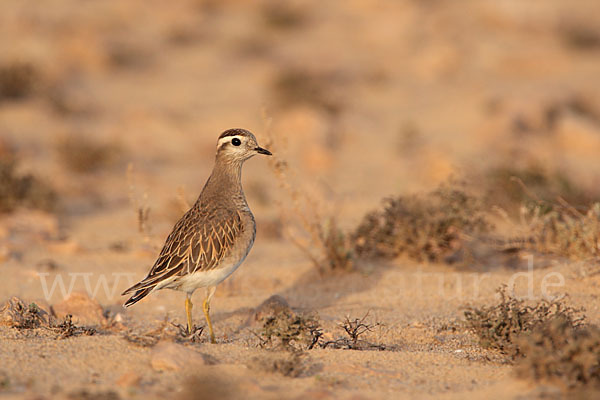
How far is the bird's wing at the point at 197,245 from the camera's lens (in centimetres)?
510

==

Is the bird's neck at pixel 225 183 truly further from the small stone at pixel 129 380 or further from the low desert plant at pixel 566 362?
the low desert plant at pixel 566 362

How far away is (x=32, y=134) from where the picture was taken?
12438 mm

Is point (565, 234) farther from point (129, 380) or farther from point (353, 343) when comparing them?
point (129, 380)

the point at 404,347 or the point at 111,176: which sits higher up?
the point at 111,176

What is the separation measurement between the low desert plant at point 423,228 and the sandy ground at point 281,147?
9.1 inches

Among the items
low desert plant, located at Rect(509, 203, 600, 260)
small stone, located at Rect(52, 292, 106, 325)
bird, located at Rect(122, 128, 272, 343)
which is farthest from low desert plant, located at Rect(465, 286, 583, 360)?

> [Instructions to follow]:
Present the lines above as a numbered list, starting at the line that contains "the point at 404,347" and ending at the line that contains "which is farthest", with both of those lines included. Leave out any blank lines.

> [Solution for this exercise]:
1. the point at 404,347 or the point at 111,176: which sits higher up?
2. the point at 111,176
3. What is the separation measurement between the low desert plant at point 423,228 and the sandy ground at point 281,147?
4. 9.1 inches
5. Among the items
6. low desert plant, located at Rect(509, 203, 600, 260)
7. small stone, located at Rect(52, 292, 106, 325)
8. bird, located at Rect(122, 128, 272, 343)
9. which is farthest from low desert plant, located at Rect(465, 286, 583, 360)?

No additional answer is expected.